[start Records provided]

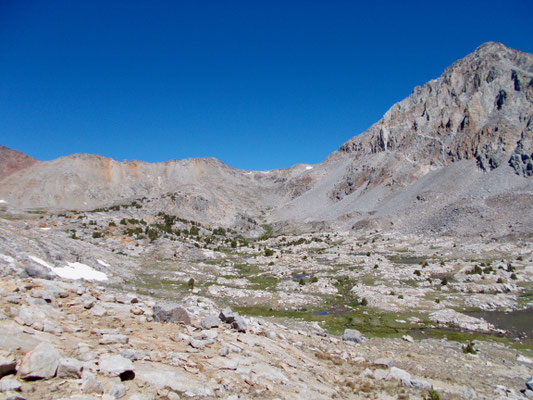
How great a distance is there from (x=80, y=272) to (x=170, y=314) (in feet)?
85.5

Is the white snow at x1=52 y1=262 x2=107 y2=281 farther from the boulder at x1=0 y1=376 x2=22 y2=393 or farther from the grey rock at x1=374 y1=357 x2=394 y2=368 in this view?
the grey rock at x1=374 y1=357 x2=394 y2=368

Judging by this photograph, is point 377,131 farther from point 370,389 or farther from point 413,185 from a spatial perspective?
point 370,389

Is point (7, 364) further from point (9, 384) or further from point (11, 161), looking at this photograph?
point (11, 161)

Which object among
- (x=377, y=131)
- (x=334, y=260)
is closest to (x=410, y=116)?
(x=377, y=131)

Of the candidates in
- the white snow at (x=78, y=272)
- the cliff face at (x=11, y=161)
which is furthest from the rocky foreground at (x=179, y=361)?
the cliff face at (x=11, y=161)

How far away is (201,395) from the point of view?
962 centimetres

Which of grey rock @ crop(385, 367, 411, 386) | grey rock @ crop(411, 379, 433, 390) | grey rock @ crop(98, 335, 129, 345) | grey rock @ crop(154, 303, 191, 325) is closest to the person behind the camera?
grey rock @ crop(98, 335, 129, 345)

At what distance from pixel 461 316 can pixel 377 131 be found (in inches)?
6188

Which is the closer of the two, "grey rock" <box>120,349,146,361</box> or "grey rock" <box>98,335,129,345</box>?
"grey rock" <box>120,349,146,361</box>

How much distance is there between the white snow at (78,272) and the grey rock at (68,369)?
26659 mm

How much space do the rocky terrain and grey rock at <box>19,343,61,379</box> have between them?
33 millimetres

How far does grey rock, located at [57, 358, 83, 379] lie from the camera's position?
26.6ft

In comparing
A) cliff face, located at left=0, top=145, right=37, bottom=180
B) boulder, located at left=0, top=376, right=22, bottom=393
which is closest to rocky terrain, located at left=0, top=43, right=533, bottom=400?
boulder, located at left=0, top=376, right=22, bottom=393

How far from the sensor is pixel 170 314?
582 inches
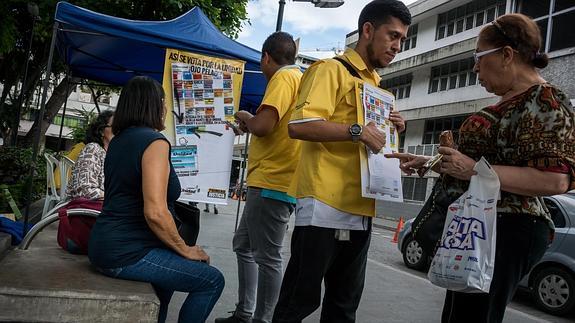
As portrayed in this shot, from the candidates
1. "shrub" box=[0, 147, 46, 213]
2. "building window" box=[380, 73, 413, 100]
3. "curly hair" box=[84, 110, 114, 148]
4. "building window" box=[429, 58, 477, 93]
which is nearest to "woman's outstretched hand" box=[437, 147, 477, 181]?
"curly hair" box=[84, 110, 114, 148]

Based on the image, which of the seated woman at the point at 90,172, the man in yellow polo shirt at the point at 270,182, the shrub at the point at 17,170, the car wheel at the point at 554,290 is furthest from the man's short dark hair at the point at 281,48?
the shrub at the point at 17,170

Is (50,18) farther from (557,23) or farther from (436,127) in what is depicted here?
(436,127)

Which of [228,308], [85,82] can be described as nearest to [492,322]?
[228,308]

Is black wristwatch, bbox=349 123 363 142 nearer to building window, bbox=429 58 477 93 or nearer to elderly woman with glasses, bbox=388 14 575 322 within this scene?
elderly woman with glasses, bbox=388 14 575 322

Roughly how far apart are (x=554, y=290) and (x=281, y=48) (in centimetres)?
492

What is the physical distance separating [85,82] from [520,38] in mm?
7110

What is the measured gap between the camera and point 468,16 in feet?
86.4

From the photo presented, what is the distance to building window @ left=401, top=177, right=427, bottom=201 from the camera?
26.2 m

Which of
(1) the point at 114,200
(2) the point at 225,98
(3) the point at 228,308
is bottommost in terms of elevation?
(3) the point at 228,308

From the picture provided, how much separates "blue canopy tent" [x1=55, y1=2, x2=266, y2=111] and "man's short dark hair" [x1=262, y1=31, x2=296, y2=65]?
1205mm

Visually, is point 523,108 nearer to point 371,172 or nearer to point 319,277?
point 371,172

[end Records provided]

[Task to complete] Render the part of the material that opens with the line containing "Visually, is point" and runs through the end of the material as a Markdown table with the columns Row and Line. Leave out blank lines.

[Answer for this exercise]
| Row | Line |
|---|---|
| 1 | Visually, is point 523,108 nearer to point 371,172 or nearer to point 319,277? |
| 2 | point 371,172 |